First, we need to select the embedded JSON script element:

{
  "type": "schema",
  "selector": {
    "type": "css",
    "css_selector": "script[type='application/ld+json']:-soup-contains(Product)"
  },
  "fields": { ... }
}

The :-soup-contains(Product) suffix helps select the specific JSON containing "@type": "Product" when multiple LD+JSON scripts exist on the page.

Field-by-Field Breakdown

Show Simple top-level fields (url, name, category, sku, description)

These fields exist at the top level of the JSON and can be extracted directly using JSON path.Parser for url:

{
  "type": "terminal",
  "extractor": {
    "type": "json",
    "path": "url",
    "post_processor": {
      "type": "url"
    }
  }
}

Parser for name:

{
  "type": "terminal",
  "extractor": {
    "type": "json",
    "path": "name"
  }
}

Explanation:

JSON Extractor: Uses JSONPath expressions to navigate the JSON structure
Path: Simple field names for top-level values (e.g., "url", "name", "sku")
Post-processor: url post-processor ensures URLs are properly formatted

The same pattern applies to category, sku, and description fields.

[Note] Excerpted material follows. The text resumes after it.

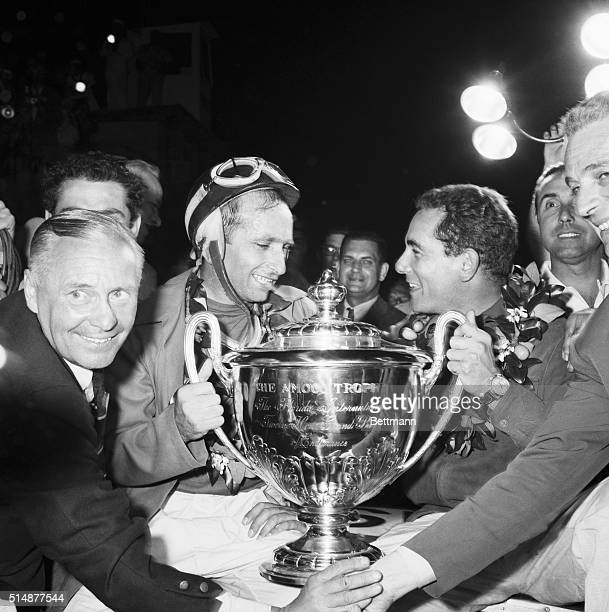 3/25/57Sebring Florida Juan Manuel Fangio left and his partner Jean Behra of France the winning team of the Grand Prix sports car race flash victory...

Show Nested fields (brand, price, currency, rating_score, rating_count)

These fields are nested within objects in the JSON. We use dot notation in JSONPath to access them.Parser for brand:In the JSON, brand is an object:

{
  "brand": {
    "@type": "Brand",
    "name": "HatsonCatsCrochet"
  }
}

We want the name field inside brand:

{
  "type": "terminal",
  "extractor": {
    "type": "json",
    "path": "brand.name"
  }
}

Parser for price:

{
  "type": "terminal",
  "extractor": {
    "type": "json",
    "path": "offers.price",
    "post_processor": {
      "type": "number"
    }
  }
}

Parser for rating_score:

{
  "type": "terminal",
  "extractor": {
    "type": "json",
    "path": "aggregateRating.ratingValue",
    "post_processor": {
      "type": "number"
    }
  }
}

Explanation:

Nested Path: Use dot notation to access nested fields (e.g., "brand.name", "offers.price")
Number Post-processor: Converts string numbers to actual number types
JSONPath: Follow the object hierarchy: offers.price means “get the price field from the offers object”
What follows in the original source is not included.